SUPPLIED RECORDS →
------------------------------------

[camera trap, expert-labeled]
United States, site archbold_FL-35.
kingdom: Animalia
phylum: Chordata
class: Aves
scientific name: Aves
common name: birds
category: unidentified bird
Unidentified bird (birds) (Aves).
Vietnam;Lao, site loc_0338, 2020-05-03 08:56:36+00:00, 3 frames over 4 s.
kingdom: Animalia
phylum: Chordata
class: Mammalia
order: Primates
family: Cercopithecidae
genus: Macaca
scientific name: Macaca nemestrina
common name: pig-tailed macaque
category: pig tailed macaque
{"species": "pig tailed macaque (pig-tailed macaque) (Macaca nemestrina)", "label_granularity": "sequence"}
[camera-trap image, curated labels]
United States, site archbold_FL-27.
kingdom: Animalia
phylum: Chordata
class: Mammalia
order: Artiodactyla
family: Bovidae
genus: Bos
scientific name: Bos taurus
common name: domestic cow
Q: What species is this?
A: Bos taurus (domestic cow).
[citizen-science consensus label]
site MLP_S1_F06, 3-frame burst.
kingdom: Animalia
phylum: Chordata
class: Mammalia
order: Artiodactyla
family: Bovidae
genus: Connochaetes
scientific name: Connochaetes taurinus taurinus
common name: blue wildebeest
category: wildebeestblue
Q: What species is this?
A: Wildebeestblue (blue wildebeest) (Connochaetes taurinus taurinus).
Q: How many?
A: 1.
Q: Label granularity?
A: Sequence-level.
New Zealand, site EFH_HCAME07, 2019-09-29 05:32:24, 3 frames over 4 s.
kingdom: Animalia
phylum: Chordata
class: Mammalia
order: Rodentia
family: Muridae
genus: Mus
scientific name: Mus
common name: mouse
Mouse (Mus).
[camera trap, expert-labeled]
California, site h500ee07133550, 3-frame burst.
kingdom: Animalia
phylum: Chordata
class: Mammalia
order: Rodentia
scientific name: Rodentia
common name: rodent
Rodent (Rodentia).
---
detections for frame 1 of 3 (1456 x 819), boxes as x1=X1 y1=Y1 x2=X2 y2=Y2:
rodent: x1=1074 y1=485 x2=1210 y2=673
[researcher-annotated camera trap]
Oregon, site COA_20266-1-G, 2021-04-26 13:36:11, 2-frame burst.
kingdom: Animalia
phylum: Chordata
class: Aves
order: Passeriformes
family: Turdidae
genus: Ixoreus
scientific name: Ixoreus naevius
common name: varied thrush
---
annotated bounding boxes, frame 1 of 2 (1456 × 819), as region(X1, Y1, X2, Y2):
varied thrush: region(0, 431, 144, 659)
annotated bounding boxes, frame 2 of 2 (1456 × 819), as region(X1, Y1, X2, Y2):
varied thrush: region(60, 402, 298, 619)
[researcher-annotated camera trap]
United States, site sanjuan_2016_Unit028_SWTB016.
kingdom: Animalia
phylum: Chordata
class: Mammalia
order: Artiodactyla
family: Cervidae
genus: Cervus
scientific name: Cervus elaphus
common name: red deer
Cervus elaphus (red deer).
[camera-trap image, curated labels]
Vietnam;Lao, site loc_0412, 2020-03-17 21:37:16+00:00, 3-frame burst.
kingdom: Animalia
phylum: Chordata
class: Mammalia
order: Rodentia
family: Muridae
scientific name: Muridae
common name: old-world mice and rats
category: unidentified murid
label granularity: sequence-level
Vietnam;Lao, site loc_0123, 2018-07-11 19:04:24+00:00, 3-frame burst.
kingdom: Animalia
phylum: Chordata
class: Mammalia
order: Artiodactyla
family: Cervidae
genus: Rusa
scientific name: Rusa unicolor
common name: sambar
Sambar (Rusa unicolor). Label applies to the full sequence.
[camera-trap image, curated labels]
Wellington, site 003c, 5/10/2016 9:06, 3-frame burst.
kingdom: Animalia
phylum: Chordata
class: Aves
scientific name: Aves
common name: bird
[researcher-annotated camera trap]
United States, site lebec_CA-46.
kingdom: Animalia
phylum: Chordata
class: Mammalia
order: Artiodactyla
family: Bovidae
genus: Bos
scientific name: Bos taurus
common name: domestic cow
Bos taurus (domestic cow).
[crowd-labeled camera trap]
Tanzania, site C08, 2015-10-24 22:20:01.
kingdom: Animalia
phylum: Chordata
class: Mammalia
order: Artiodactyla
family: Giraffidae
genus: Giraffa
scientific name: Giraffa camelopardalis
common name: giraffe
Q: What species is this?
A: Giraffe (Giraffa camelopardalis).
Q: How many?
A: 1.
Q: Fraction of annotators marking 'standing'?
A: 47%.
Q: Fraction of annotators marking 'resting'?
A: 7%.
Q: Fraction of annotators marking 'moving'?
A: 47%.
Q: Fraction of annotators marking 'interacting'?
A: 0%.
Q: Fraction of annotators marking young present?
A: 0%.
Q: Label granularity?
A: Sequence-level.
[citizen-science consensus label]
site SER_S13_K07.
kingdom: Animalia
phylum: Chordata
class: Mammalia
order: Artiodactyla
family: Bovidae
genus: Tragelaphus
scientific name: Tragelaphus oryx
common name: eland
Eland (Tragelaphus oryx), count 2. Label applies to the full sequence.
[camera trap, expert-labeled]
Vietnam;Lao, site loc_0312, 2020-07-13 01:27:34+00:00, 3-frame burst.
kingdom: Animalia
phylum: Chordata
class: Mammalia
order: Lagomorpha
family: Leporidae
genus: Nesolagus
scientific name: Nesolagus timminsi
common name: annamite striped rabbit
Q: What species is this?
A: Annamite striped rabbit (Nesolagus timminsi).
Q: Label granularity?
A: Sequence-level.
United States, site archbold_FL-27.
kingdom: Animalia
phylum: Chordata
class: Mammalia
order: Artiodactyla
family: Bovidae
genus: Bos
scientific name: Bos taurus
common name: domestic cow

------------------------------------

EXERCISE GOAL → Task for the records above: copy every line in which the word "genus" occurs.

EXERCISE OUTPUT →
genus: Macaca
genus: Bos
genus: Connochaetes
genus: Mus
genus: Ixoreus
genus: Cervus
genus: Rusa
genus: Bos
genus: Giraffa
genus: Tragelaphus
genus: Nesolagus
genus: Bos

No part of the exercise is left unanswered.